確か、アランと捕まえたあのフードの男は、噂を耳にこの街へ来たと話していた。

それにしても、そもそもそんな噂がなぜ広がっているのか。

亡き王族たちをこの街に集める為?

でも噂を流すことで、余計な輩が集まり、問題事が増えるのは目に見えているはず。

じゃなぜ、そんな噂が出回っているのか。

亡き国の民衆もこの地に集める為・・・?

王都へ戦争をするために・・・?

うーん、なんかしっくりこないわね。

青い宝石を持っていたのはエイブレム、安直に考えてみて、噂を流したのは彼なのかしら?


そういえば、お兄様とあの友人たちが正体を明かした頃に、お父様は王都へ出かけて行ったわ。

今の時期、大きなパーティーもなければ、各町が集まる会議もないはず。

なら彼らが、第一王子の命でこの地にやってきたと仮定して、王都から何らかの報告を父にしたとして、なぜお父様を王都に行かせたのか。

第一王子はいったい何を考えているのだろう。

見目麗しく、頭は切れる優秀な王子と噂を聞いたことがあるが、一体どんな人物なのだろうか。


どのくらい壁にもたれていたのだろうか、私はシーンと静まり返った部屋で、ヴァッカが入っていった扉をじっと見つめた。






ヴァッカが薄暗い部屋へ入ると、呆れた様子の爺さんが目に入った。


「次は坊やか。

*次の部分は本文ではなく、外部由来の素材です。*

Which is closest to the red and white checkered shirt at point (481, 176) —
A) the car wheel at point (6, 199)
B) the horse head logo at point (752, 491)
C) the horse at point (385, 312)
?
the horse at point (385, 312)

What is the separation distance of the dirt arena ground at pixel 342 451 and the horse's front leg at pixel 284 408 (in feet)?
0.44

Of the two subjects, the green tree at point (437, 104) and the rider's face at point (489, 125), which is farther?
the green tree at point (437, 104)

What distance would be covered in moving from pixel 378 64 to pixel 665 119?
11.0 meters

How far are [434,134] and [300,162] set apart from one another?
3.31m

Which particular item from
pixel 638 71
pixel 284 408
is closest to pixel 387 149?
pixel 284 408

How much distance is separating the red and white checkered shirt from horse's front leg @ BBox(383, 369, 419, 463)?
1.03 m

二人っきりになるなら女の子のほうがいいのぉ」


「あんたに聞きたいことがある、あんた王都で反乱軍を率いていたボスだろう?」


爺さんは挑戦的な目で俺を見据えた。


「なんじゃい、お前さん。王都の坊主か・・・?そのオレンジの髪は王族直属の隠密シリルの息子じゃな?」


親父の名前を知っているのか・・・。

俺は沈黙のまま爺さんを鋭く睨みつける。


「それで、お前さんは何を聞きたいのじゃ?」


「あんたたちは、また王都に反乱を起こそうとしてるのか?」


爺さんはキョトンとした顔を見せると、肩を震わせ笑い出した。


「ほっほっほ、面白いことを聞く坊やじゃ、何のために?こんなおいぼれが王都転覆をはかるのじゃ」


「あんたが考えた赤いタトゥーを付けた奴らが、何かきな臭いことをしてる。あんたが指示しているわけじゃないのか?」


爺さんは笑いを消すと、眉間に皺をよせ、苦心する様子を見せた。


「儂は知らんが、うーむ、少しこちらでも調べておこう」


そう一言話すと、出ていけと鋭い目を俺に向ける。

この爺さんの周りの調査を行ったが、何も出てこなかった。

今の反応を見る限り・・・本当に何も知らなさそうだな。


俺は爺さんに礼を取ると、部屋を後にした。